I think you've mistaken Yegge's point if you see it as "Declarative functional languages are better than imperative ones." It's more about how the version of OO embodied in Java warps your program designs in an awkward way. He presents functional languages as the antithesis of this because, well, they are. But it's certainly possible for an imperative language to put functions and data on the same level — Yegge's favorite language, JavaScript, is an imperative language that does this.


I understand it was more anti-Java than pro anything else, I just saw functional as his solution to this problem. I'm already fluent enough with Java that I see absolutely no need to switch to a different imperative language as my main workhorse, so I looked at Haskell as a sort of "go big or go home" approach to weaning myself off of mutable state, etc.


I would strongly suggest you give Erlang a try. It is a fairly pure functional language, but very very simple. You don't have to user the concurrency distributed parts.

I think this is actually an important thing that is missed when functional languages are touted as the next-big-thing we are always talking about Scala and Haskell. When we go learn either of these languages you climb a steep ladder into a world of very sophisticated type systems and this becomes the focus of our discussion of functional programming.
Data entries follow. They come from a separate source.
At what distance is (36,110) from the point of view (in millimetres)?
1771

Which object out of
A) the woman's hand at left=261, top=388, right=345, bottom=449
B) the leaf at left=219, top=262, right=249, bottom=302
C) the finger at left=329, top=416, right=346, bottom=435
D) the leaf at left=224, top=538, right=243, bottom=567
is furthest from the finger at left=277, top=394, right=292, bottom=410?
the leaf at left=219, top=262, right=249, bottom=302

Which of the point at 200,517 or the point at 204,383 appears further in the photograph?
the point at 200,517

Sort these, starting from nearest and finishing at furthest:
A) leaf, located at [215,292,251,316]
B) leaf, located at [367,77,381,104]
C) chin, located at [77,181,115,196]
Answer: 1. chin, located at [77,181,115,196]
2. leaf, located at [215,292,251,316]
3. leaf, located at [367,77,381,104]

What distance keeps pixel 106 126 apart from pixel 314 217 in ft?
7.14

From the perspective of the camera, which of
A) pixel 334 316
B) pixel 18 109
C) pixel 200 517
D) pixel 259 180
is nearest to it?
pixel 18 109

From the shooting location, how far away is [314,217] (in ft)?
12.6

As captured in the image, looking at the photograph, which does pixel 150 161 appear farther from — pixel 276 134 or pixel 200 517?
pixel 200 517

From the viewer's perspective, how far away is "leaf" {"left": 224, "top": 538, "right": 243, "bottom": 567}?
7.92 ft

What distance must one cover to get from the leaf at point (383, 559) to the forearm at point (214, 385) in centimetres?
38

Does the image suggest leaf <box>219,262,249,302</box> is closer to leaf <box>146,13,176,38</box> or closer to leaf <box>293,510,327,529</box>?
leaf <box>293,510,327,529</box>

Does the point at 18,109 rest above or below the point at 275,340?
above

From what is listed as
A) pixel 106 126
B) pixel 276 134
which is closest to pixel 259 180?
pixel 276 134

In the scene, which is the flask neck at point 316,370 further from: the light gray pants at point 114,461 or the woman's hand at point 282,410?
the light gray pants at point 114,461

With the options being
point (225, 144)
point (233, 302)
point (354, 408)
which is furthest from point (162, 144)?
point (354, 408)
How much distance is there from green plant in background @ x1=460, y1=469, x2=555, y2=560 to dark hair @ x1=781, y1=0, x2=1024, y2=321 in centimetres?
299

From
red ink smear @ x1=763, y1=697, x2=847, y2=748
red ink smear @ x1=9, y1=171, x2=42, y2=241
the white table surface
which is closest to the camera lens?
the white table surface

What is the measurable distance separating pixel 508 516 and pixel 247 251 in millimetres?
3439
Alas, I fear we lose the most powerful lessons that functional programming has to give us.

1: Code operating on immutable data-structures is often really easy to reason about effectively

2: Recursion is a really great way to think about programming

3: Functions are wonderful when you can pass them around like data

The type systems in Haskell and Scala, not to mention the venerable Ocaml, are amazing and powerful. But I think they are often a distraction from the core benefits that a functional code base provides.